1890 Barrous e Sousa, Moscatel
In bottle for 60 years. A little stinky. This is thick with integrated sweetness and texture. There is an interesting, odd flavor in this weighty wine that drapes over the tongue. Dried fruit develops in the soft middle with textured sugar in the finish. There is both less sweetness and acidity but the wine is balanced. ***.

1875 D’Oliveira, Moscatel
Bottled in the 1970s. This is the darkest along with the 1870 Blandys. There is less sugar up front but the balanced start conveys sweetness and pungency. There is an attractive mineral, racy vein as the wine reveals density and tea flavors. It is concentrated but not too much. ***(*).
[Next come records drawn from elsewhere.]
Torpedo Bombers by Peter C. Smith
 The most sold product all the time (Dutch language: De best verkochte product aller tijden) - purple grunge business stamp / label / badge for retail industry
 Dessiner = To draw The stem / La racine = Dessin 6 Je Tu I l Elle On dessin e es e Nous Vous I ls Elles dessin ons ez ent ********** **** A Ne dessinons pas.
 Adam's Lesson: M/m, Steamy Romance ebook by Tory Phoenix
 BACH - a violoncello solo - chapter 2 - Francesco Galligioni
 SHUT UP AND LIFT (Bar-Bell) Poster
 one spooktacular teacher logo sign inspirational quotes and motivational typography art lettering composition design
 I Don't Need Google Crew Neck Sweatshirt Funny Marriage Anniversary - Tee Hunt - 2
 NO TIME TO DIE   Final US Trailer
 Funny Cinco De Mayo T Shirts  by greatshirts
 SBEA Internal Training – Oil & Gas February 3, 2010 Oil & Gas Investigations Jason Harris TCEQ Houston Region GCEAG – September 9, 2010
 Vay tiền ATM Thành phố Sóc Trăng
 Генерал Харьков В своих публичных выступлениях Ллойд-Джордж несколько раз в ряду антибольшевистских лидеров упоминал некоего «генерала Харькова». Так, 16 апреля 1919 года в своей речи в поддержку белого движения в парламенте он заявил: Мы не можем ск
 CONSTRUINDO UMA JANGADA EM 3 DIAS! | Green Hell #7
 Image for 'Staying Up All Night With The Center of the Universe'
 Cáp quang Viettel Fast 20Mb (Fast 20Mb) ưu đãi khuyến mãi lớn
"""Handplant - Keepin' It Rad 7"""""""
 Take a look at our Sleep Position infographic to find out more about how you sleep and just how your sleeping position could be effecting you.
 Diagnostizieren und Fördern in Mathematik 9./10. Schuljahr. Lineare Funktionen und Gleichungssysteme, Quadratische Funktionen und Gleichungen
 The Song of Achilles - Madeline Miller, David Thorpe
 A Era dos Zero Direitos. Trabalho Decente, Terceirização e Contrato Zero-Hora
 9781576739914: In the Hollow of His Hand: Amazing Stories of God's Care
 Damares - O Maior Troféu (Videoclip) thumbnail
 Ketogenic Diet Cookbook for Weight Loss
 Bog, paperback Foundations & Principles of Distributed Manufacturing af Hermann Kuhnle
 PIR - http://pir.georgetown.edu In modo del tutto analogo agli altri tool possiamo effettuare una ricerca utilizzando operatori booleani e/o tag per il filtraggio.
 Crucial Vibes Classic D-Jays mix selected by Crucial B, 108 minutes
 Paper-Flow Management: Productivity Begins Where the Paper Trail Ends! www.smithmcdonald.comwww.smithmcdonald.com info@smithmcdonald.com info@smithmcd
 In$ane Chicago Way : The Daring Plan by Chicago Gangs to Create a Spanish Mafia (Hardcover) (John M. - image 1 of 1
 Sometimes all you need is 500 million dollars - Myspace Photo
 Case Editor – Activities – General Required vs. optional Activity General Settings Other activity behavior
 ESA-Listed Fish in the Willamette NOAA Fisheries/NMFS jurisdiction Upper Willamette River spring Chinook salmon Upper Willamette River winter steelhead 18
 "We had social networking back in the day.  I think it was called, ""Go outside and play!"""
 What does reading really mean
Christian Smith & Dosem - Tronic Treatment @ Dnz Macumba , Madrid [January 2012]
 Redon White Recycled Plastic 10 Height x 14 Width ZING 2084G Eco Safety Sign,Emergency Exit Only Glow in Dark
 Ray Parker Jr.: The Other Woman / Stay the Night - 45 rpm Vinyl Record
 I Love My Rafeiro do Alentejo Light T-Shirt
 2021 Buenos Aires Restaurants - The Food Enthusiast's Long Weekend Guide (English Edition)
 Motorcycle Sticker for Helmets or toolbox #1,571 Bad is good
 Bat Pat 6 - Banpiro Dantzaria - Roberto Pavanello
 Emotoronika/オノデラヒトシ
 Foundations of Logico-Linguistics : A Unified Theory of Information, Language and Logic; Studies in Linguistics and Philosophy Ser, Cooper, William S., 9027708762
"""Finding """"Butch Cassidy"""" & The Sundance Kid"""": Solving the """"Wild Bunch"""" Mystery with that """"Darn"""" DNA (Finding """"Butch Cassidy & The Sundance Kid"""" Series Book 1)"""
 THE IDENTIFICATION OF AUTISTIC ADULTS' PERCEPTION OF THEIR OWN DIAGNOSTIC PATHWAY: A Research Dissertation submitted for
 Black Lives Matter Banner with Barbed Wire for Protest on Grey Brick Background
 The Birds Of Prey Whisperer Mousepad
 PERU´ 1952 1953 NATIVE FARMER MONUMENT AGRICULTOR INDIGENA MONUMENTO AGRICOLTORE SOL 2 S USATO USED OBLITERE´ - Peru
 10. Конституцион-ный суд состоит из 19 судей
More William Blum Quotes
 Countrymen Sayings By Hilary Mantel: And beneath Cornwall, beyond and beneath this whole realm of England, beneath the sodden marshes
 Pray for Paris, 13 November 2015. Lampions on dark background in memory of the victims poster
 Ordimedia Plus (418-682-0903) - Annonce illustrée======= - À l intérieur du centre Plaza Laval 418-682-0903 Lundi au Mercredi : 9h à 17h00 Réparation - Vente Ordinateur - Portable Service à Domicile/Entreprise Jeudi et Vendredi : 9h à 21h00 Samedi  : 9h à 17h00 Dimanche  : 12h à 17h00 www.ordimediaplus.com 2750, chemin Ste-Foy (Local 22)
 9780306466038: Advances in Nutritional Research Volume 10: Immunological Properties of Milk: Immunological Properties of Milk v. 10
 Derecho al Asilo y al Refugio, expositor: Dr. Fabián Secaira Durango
1870 Manuel Jose Vieira, Moscatel, Camara de Lobos
This is the lightest color. Wow, this is an acidity driven with minimal sugar, old perfume, and thin body. It is old-school but volatile. *.

1870 Blandy’s, Moscatel
The sweetness comes from textured brown sugar. The wine has power and some searing acidity near the finish but the residual sugar drapes over the acidity. In the end this is satisfying with good flavor from the baking spices. **.

1856 Barbeito, Moscatel
A medium color compared to the others. This is pungent and acidity driven like a non-Moscatel Madeira. The acidity builds and is persistent but not offending like the 1870 Vieira. The body has glycerin. The driest wine of the flight. Is it pure Moscatel? ***(*).